• _SOURCE DATA_:

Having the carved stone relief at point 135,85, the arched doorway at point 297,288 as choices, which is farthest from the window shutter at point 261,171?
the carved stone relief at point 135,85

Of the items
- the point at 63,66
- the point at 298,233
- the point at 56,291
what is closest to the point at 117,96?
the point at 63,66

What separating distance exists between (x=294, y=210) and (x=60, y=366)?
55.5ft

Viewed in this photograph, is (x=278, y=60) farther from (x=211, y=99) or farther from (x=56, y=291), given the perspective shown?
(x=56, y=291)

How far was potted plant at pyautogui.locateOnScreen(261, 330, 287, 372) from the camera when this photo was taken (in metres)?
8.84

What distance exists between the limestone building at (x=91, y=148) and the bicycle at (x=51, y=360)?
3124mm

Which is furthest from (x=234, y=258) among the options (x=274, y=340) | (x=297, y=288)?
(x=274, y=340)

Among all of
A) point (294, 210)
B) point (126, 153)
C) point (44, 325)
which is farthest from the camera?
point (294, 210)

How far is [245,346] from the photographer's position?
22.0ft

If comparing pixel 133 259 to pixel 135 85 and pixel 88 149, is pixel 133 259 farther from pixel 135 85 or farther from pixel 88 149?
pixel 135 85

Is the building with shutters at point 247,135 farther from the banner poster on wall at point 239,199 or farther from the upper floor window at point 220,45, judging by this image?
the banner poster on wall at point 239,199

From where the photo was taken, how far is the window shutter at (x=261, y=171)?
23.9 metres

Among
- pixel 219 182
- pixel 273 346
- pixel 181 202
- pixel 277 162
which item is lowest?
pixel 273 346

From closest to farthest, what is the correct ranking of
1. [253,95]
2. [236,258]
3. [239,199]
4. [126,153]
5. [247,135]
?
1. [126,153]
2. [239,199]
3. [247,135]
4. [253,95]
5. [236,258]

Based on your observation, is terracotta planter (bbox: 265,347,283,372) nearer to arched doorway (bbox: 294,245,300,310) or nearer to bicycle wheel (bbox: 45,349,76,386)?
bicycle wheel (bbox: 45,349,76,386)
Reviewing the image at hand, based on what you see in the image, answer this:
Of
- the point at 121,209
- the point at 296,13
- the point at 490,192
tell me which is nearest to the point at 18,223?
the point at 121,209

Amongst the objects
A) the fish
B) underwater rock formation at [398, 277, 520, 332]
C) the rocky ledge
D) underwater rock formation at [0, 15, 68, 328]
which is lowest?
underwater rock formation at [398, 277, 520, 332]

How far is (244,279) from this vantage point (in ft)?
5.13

• _CHALLENGE_: Every entry above needs to be quoted exactly.

• _SOLUTION TO THIS EXERCISE_:
Having the carved stone relief at point 135,85, the arched doorway at point 297,288 as choices, which is farthest from the window shutter at point 261,171?
the carved stone relief at point 135,85

Of the items
- the point at 63,66
- the point at 298,233
- the point at 56,291
what is closest to the point at 117,96?
the point at 63,66

What separating distance exists between (x=294, y=210) and (x=60, y=366)?
55.5ft

Viewed in this photograph, is (x=278, y=60) farther from (x=211, y=99) or farther from (x=56, y=291), given the perspective shown?
(x=56, y=291)

How far was potted plant at pyautogui.locateOnScreen(261, 330, 287, 372) from the camera when this photo was taken (in metres)?
8.84

What distance exists between the limestone building at (x=91, y=148) and the bicycle at (x=51, y=360)?
3124mm

Which is furthest from (x=234, y=258) among the options (x=274, y=340) | (x=297, y=288)?
(x=274, y=340)

Among all of
A) point (294, 210)
B) point (126, 153)
C) point (44, 325)
which is farthest from the camera?
point (294, 210)

How far is [245,346] from the photographer's position?
22.0ft

If comparing pixel 133 259 to pixel 135 85 and pixel 88 149, is pixel 133 259 farther from pixel 135 85 or farther from pixel 88 149?
pixel 135 85

Is the building with shutters at point 247,135 farther from the banner poster on wall at point 239,199 or farther from the upper floor window at point 220,45, judging by this image?
the banner poster on wall at point 239,199

From where the photo was taken, how far is the window shutter at (x=261, y=171)?
23.9 metres

Among
- pixel 219 182
- pixel 273 346
- pixel 181 202
- pixel 277 162
which item is lowest?
pixel 273 346

From closest to farthest, what is the correct ranking of
1. [253,95]
2. [236,258]
3. [239,199]
4. [126,153]
5. [247,135]
?
1. [126,153]
2. [239,199]
3. [247,135]
4. [253,95]
5. [236,258]

Based on your observation, is terracotta planter (bbox: 265,347,283,372) nearer to arched doorway (bbox: 294,245,300,310) or nearer to bicycle wheel (bbox: 45,349,76,386)?
bicycle wheel (bbox: 45,349,76,386)
Reviewing the image at hand, based on what you see in the image, answer this:
Of
- the point at 121,209
- the point at 296,13
- the point at 490,192
tell me which is nearest to the point at 18,223?
the point at 121,209

Amongst the objects
A) the fish
B) underwater rock formation at [398, 277, 520, 332]
C) the rocky ledge
D) underwater rock formation at [0, 15, 68, 328]
which is lowest?
underwater rock formation at [398, 277, 520, 332]

How far is (244,279) from this vantage point (in ft)?
5.13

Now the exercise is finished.